Exact Diffusion Reconstruction Boosts DBT by 248x, Calibrates Uncertainty
First learned reconstruction for limited-angle DBT with exact data consistency and calibrated uncertainty...
Imade Bouftini presents a novel approach to limited-angle digital breast tomosynthesis (DBT) reconstruction that enforces exact data consistency using conditional diffusion priors. The key innovation replaces the typical proximal update with exact Euclidean projection onto the data-consistent set, computed via a dual system with a one-time Gram matrix factorization, costing only 4.5 ms per step (248x speedup) and driving data residual to double-precision floor (2.4e-13). The work proves this projection is the limit of the proximal step and shows that exactly consistent sample ensembles have variance only in the unmeasured subspace, enabling a calibrated uncertainty map.
Experiments on patient-derived breast phantoms demonstrate improved fidelity with no depth-resolution cost. Isotonic recalibration brings ensemble spread to calibrated error scale (ECE 0.029 to 0.008; standardized error 4.7 to 0.96), outperforming the pure prior. The study also fixes a 20.3% adjoint mismatch in a deployed projector via a materialized operator of record. This marks the first data-consistent, uncertainty-calibrated learned reconstruction for limited-angle DBT, with the solver naturally relaxing to discrepancy-ball and maximum-a-posteriori modes for noisy measurements.
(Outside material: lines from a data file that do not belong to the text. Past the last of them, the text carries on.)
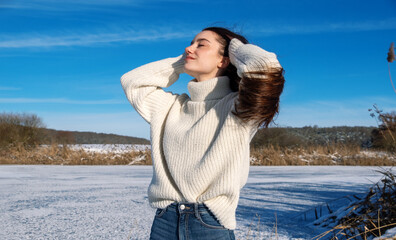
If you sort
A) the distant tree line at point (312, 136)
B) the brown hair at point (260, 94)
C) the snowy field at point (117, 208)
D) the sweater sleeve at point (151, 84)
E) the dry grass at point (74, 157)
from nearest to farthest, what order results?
the brown hair at point (260, 94), the sweater sleeve at point (151, 84), the snowy field at point (117, 208), the dry grass at point (74, 157), the distant tree line at point (312, 136)

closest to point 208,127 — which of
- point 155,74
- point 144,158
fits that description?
point 155,74

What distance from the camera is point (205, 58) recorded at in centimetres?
150

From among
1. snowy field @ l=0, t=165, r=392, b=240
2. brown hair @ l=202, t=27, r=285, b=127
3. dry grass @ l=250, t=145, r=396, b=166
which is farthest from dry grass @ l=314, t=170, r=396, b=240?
dry grass @ l=250, t=145, r=396, b=166

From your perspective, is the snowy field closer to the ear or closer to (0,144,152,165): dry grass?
the ear

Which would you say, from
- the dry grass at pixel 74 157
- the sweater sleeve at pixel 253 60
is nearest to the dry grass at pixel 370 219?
the sweater sleeve at pixel 253 60

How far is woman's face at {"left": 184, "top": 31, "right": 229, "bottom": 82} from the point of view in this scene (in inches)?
59.4

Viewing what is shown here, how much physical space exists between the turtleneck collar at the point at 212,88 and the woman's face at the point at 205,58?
0.18ft

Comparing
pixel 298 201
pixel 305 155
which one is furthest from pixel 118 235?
pixel 305 155

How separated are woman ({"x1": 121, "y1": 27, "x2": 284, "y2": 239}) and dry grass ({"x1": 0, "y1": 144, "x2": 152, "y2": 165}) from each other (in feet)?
24.3

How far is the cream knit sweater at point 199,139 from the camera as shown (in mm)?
1365

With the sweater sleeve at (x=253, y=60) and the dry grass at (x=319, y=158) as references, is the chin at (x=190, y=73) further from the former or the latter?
the dry grass at (x=319, y=158)

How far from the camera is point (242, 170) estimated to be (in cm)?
149

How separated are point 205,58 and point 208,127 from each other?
0.29 m

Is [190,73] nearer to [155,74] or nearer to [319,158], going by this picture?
[155,74]
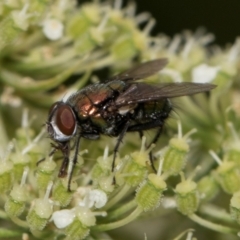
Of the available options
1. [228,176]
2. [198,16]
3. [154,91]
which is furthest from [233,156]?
[198,16]

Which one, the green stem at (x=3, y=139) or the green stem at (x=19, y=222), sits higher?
the green stem at (x=3, y=139)

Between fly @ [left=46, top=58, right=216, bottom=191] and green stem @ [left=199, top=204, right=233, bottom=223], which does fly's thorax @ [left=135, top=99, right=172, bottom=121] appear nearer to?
fly @ [left=46, top=58, right=216, bottom=191]

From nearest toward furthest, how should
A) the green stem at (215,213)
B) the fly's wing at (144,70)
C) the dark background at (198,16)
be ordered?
the green stem at (215,213) → the fly's wing at (144,70) → the dark background at (198,16)

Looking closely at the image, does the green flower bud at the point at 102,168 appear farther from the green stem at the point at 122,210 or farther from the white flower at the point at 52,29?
the white flower at the point at 52,29

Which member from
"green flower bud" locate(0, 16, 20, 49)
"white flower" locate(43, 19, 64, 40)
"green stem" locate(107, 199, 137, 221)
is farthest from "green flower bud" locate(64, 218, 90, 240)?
"white flower" locate(43, 19, 64, 40)

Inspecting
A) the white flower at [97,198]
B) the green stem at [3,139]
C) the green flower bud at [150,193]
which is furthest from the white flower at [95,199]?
the green stem at [3,139]

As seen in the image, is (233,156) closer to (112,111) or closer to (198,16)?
(112,111)
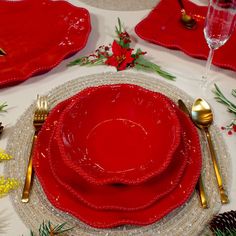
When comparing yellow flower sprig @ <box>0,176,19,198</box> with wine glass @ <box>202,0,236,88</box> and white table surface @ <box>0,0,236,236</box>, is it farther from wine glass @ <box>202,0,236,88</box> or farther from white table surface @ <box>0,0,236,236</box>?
wine glass @ <box>202,0,236,88</box>

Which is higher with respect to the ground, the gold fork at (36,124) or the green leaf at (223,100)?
the green leaf at (223,100)

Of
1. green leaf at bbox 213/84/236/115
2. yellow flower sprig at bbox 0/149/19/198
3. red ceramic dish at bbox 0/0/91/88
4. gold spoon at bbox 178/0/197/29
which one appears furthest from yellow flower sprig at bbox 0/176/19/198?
gold spoon at bbox 178/0/197/29

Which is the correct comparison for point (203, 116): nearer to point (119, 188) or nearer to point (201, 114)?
point (201, 114)

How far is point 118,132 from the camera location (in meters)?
0.76

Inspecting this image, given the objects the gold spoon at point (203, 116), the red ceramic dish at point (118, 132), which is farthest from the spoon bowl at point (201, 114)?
the red ceramic dish at point (118, 132)

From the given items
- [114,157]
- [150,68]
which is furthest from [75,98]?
[150,68]

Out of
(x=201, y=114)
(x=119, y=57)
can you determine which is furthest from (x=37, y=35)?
(x=201, y=114)

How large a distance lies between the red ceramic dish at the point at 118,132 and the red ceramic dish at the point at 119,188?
0.7 inches

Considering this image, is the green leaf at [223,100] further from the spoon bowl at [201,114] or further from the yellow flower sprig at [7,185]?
the yellow flower sprig at [7,185]

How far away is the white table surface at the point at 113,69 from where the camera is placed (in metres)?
0.82

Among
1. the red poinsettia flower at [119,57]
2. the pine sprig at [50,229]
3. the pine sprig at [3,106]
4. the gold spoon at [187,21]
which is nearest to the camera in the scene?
the pine sprig at [50,229]

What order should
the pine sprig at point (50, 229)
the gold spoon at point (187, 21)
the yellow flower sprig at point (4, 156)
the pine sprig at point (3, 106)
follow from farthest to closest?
the gold spoon at point (187, 21), the pine sprig at point (3, 106), the yellow flower sprig at point (4, 156), the pine sprig at point (50, 229)

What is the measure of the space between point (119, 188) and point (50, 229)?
13 cm

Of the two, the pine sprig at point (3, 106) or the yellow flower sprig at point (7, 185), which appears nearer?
the yellow flower sprig at point (7, 185)
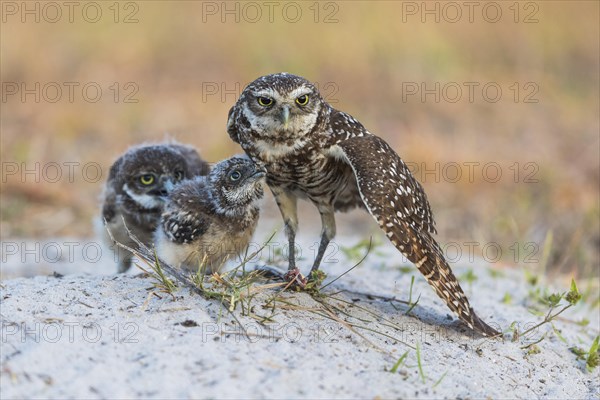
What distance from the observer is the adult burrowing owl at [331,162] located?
422 cm

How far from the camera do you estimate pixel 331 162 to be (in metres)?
4.66

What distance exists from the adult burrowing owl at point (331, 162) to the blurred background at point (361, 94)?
253 cm

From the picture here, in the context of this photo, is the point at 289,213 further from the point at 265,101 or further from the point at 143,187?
the point at 143,187

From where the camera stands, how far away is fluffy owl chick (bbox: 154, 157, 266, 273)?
486 centimetres

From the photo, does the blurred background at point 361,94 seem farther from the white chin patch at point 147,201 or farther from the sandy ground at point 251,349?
the sandy ground at point 251,349

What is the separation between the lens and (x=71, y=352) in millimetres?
3355

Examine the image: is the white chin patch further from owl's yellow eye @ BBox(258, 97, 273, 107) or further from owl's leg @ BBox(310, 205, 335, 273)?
owl's yellow eye @ BBox(258, 97, 273, 107)

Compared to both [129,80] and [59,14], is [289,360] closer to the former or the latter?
[129,80]

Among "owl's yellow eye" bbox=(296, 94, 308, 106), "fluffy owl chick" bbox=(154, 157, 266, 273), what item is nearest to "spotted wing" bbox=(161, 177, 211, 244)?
"fluffy owl chick" bbox=(154, 157, 266, 273)

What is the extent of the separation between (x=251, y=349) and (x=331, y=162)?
60.4 inches

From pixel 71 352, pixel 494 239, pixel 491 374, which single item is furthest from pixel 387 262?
pixel 71 352

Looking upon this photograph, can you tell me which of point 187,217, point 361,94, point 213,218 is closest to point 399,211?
point 213,218

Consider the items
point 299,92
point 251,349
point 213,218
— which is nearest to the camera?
point 251,349

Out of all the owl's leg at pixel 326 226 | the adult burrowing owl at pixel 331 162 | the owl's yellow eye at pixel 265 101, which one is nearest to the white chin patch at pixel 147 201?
the adult burrowing owl at pixel 331 162
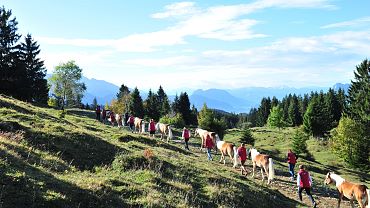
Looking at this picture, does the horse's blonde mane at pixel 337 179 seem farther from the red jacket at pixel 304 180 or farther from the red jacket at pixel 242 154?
the red jacket at pixel 242 154

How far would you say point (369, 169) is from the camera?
2324 inches

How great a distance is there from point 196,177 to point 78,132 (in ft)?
25.1

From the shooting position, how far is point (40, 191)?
12.0 meters

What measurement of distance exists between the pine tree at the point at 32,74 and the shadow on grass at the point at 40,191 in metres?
47.7

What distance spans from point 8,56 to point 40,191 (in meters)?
53.9

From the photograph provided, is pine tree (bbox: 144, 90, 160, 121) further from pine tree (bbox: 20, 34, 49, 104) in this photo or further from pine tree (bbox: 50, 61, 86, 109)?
pine tree (bbox: 20, 34, 49, 104)

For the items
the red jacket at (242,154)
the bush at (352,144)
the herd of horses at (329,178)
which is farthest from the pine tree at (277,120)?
the red jacket at (242,154)

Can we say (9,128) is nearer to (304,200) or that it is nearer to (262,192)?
(262,192)

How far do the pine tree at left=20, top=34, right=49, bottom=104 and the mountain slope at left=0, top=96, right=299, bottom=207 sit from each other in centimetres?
3700

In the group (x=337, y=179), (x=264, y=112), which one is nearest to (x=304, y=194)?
(x=337, y=179)

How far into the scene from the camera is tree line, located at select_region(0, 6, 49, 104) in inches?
2216

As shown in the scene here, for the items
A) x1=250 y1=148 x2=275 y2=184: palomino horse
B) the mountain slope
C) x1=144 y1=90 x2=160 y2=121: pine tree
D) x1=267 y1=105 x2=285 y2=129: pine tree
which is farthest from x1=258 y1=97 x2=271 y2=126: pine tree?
the mountain slope

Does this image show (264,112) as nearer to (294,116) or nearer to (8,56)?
(294,116)

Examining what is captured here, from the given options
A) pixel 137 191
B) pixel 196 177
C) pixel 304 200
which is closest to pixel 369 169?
pixel 304 200
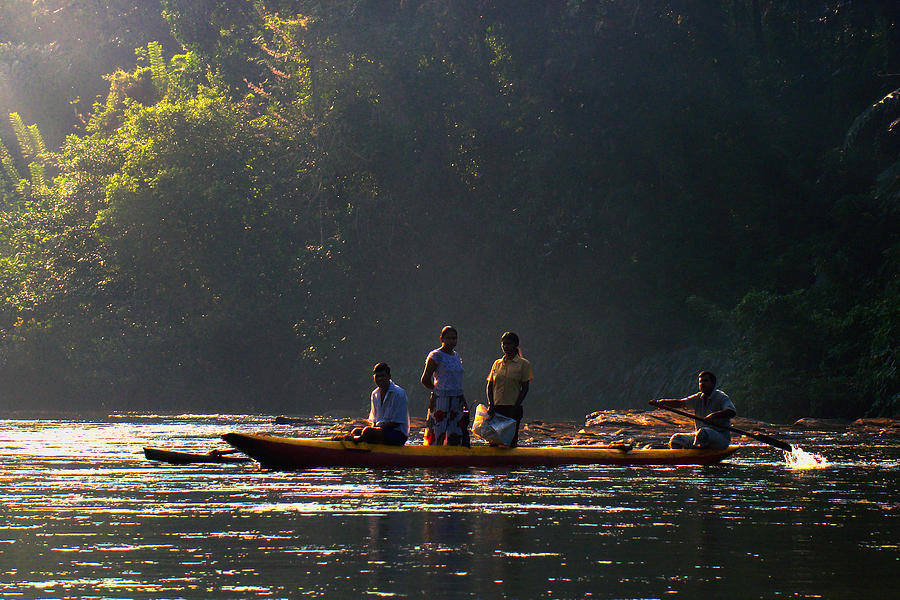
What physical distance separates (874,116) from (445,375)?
13781 millimetres

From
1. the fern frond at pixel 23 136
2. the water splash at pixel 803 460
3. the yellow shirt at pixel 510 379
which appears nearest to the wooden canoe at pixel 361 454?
the yellow shirt at pixel 510 379

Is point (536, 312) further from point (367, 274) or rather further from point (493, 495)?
point (493, 495)

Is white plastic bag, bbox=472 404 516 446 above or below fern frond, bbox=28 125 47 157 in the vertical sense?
below

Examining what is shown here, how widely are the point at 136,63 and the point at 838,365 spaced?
39438 millimetres

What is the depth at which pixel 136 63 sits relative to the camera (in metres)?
58.2

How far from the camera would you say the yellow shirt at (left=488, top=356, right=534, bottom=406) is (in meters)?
15.0

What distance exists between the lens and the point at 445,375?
14805 millimetres

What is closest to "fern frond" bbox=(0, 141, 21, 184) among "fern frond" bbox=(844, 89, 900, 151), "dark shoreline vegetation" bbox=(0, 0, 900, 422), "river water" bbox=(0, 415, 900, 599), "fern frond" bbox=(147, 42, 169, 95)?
"fern frond" bbox=(147, 42, 169, 95)

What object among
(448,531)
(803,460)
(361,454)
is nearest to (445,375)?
(361,454)

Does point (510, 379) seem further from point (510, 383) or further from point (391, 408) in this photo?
point (391, 408)

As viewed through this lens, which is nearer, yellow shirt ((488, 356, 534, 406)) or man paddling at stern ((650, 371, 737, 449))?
yellow shirt ((488, 356, 534, 406))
- Exact Euclidean projection achieves 248x speedup (4.5 ms/step) and data residual floor of 2.4e-13
- Calibration improves: expected calibration error drops from 0.029 to 0.008; standardized error from 4.7 to 0.96
- Fixes a 20.3% adjoint mismatch in a deployed DBT projector via materialized operator of record
Why It Matters
First clinically viable AI reconstruction for DBT with exact data consistency and uncertainty calibration, improving breast cancer screening accuracy.